Almodóvar a déclaré à Timeout qu’il avait toujours «voulu faire un film avec un point de vue plus politique que par le passé. Tous mes films sont politiques, par exemple, le sentiment de liberté dans mes films. Mais ceci est plus explicite. Je n’avais pas de personnes disparues dans ma propre famille, mais c’était un sujet auquel j’avais toujours été sensible».

Dans l’interview accordée à Boxoffice Pro, le cinéaste a pointé «une scène tendue entre Janis et Ana, où Janis lui dit de manière un peu pédagogique: “Tu dois savoir dans quel type de pays tu vis, et dans quel type de pays tes parents et les grands-parents vivaient.” […] Selon certaines statistiques, environ 140.000 personnes sont toujours portées disparues». La société espagnole a une «dette …envers son propre peuple, les victimes et les membres de leur famille».
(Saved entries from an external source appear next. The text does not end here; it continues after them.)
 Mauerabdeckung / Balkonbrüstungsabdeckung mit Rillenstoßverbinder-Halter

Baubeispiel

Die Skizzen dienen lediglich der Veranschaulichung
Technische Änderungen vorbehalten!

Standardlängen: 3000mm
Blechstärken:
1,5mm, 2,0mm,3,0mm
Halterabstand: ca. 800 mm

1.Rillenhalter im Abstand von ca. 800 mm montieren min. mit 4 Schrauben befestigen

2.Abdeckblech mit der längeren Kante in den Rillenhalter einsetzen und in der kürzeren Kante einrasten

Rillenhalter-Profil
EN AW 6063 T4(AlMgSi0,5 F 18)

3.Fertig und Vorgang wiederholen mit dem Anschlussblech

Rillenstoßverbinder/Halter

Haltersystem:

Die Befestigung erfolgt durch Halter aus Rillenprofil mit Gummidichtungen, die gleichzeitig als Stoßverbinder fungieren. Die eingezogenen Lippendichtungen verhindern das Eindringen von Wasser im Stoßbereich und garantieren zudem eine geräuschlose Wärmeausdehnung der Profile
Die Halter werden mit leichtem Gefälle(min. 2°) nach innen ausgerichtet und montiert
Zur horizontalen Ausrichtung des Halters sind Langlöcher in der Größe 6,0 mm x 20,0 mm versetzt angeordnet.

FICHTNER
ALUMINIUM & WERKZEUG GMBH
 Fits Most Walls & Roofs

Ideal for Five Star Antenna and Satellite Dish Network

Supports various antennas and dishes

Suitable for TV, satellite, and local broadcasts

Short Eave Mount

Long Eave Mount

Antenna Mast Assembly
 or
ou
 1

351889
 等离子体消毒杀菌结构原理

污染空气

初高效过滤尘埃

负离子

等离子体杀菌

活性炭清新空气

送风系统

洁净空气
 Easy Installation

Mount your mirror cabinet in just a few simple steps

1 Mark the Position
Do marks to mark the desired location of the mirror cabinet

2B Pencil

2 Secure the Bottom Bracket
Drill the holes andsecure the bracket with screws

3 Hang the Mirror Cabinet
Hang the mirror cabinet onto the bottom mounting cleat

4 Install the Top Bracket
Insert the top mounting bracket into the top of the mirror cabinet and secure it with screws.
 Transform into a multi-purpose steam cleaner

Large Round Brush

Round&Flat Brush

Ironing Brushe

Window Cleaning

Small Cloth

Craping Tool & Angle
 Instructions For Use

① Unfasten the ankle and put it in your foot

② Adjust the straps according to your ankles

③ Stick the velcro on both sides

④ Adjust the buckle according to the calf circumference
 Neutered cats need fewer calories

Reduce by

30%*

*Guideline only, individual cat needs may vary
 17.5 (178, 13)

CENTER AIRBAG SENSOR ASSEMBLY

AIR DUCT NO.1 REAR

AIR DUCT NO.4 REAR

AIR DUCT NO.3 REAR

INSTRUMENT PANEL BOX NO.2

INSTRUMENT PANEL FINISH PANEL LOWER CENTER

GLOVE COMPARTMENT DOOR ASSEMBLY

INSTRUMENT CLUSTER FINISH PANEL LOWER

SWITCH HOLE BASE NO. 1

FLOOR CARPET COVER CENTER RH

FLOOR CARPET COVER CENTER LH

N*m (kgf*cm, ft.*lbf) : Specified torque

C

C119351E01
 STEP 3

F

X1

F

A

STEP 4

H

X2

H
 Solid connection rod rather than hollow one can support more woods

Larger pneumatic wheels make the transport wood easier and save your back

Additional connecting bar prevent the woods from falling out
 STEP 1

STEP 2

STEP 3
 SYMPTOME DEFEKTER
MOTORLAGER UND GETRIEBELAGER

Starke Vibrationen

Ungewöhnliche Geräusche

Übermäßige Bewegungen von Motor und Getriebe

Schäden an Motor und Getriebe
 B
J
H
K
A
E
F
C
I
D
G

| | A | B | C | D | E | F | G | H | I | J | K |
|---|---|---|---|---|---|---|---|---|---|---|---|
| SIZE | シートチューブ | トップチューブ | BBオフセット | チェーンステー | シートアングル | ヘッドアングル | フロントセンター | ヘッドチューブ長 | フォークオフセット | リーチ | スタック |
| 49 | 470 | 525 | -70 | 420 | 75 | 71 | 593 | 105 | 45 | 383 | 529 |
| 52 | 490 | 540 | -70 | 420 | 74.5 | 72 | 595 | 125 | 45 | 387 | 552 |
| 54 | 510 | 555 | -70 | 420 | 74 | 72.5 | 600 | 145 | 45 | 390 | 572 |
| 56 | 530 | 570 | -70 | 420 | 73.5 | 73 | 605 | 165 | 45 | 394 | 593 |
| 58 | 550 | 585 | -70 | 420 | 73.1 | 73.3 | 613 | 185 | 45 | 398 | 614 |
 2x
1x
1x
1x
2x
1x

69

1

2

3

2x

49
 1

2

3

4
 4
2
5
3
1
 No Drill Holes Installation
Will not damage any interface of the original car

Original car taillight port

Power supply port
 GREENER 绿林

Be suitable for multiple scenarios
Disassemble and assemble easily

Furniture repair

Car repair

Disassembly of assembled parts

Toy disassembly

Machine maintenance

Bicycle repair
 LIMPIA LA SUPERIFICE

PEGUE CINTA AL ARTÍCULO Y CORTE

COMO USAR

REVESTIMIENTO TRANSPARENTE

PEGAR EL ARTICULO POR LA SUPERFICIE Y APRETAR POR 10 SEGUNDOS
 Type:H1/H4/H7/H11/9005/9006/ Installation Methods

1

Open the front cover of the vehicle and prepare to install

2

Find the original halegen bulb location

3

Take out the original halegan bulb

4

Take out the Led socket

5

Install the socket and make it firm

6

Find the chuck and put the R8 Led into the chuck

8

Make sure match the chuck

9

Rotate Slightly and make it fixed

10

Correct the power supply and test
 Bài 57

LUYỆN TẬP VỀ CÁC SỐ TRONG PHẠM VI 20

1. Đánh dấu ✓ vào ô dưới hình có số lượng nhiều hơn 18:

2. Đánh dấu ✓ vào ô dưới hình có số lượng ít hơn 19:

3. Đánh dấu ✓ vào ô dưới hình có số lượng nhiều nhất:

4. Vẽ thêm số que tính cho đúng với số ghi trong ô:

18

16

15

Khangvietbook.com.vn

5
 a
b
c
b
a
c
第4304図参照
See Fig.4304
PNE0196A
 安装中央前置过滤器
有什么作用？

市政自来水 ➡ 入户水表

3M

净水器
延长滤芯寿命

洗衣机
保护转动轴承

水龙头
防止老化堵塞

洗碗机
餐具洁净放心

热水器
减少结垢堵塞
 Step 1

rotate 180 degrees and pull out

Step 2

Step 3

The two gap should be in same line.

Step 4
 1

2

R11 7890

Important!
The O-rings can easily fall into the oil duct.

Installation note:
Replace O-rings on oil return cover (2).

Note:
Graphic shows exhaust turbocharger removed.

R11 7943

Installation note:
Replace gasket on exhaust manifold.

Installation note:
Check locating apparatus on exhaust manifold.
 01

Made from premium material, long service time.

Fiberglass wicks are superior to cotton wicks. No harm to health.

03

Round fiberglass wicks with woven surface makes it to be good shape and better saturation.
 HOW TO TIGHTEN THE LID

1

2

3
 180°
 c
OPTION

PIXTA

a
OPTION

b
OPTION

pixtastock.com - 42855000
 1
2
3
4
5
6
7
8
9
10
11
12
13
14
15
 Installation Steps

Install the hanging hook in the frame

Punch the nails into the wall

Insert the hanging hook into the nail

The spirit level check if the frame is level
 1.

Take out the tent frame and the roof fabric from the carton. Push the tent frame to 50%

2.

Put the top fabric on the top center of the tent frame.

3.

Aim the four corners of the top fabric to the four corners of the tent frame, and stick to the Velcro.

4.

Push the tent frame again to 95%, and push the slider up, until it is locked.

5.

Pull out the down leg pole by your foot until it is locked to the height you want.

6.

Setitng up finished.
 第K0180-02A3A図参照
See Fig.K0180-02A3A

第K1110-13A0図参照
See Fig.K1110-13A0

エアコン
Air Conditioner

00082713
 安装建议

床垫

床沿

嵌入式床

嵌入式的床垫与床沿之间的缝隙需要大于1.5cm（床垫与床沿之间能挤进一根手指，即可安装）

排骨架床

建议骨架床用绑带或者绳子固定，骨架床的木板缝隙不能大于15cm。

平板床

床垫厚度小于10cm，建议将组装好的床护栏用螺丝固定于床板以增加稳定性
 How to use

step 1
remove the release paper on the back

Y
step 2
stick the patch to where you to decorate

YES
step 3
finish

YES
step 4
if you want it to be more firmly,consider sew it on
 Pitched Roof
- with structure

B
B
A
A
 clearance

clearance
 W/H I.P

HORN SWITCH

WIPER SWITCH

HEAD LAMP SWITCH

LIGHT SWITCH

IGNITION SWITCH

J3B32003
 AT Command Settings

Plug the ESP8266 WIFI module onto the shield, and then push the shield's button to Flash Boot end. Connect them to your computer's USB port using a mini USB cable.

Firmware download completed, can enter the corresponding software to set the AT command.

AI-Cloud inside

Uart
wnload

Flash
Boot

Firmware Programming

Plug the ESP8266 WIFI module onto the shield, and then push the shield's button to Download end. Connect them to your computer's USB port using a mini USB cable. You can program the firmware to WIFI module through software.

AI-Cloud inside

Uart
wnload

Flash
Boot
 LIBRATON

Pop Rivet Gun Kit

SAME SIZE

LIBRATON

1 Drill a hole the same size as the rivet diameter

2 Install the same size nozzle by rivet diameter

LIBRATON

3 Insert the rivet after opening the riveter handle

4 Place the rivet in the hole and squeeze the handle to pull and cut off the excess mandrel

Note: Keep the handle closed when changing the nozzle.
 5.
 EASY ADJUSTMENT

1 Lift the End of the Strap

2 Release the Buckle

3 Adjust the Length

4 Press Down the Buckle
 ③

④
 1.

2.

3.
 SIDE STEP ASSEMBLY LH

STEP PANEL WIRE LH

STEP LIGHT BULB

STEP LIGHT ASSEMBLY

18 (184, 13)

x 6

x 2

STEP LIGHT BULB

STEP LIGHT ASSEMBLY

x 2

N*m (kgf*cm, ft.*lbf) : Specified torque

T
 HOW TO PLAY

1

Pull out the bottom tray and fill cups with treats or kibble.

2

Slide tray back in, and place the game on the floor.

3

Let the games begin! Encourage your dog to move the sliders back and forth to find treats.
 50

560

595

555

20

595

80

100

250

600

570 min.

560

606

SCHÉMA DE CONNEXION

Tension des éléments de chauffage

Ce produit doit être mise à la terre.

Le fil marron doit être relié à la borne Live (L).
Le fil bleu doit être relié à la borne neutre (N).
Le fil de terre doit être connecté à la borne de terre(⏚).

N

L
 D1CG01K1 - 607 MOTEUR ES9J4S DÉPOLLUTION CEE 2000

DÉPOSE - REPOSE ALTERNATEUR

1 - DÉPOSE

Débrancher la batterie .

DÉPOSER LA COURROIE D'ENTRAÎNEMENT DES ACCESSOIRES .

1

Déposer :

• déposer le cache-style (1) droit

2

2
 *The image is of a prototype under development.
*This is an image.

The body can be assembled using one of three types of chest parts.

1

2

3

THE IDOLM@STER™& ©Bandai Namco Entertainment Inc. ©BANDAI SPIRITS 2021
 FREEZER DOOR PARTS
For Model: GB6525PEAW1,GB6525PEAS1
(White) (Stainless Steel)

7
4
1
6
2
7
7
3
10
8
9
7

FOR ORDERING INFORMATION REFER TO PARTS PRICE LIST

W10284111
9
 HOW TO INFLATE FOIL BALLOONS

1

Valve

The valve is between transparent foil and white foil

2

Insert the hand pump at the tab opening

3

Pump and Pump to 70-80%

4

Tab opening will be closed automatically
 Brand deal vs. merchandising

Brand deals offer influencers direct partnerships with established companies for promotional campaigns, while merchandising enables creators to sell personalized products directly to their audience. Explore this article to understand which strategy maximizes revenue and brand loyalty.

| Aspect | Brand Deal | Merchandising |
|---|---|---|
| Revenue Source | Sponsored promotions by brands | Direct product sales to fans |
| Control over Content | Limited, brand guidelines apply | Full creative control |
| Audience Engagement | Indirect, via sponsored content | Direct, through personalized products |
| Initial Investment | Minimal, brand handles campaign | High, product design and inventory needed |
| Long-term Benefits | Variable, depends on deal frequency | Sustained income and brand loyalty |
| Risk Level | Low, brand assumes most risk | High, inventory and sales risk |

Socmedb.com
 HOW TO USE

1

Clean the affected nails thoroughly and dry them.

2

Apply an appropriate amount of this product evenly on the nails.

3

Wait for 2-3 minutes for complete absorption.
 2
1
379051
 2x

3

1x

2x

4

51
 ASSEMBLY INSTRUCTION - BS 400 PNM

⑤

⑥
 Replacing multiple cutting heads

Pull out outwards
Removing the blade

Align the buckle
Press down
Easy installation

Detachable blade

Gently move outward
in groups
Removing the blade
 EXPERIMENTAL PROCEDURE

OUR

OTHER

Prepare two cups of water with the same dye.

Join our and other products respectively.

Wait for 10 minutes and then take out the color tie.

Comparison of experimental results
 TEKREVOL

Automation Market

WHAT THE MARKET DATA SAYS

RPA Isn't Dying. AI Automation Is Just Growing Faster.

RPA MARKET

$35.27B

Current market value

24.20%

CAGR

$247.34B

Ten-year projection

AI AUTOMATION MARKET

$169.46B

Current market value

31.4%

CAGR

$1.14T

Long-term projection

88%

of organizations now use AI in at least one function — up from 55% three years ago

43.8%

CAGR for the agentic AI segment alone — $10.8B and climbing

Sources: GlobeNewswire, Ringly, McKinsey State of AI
Il a fait remarquer à Timeout qu’aujourd’hui en Espagne «l’extrême droite réécrit le passé. Ils racontent l’histoire comme elle ne l’était pas. Vox, le parti d’extrême droite, dit que ce sont les républicains qui ont déclaré la guerre civile. C’est juste incroyable! Nous avons besoin d’éducation pour savoir ce qui s’est réellement passé».

Dans un commentaire socialement révélateur, évoquant l’impact de la pandémie de COVID-19 sur la production de Madres Paralelas, Almodóvar a plaisanté avec le même intervieweur: «Maintenant, ce n’est plus la cocaïne qui nous monte par le nez, mais les écouvillons!»

Nous attendons avec intérêt son évolution future.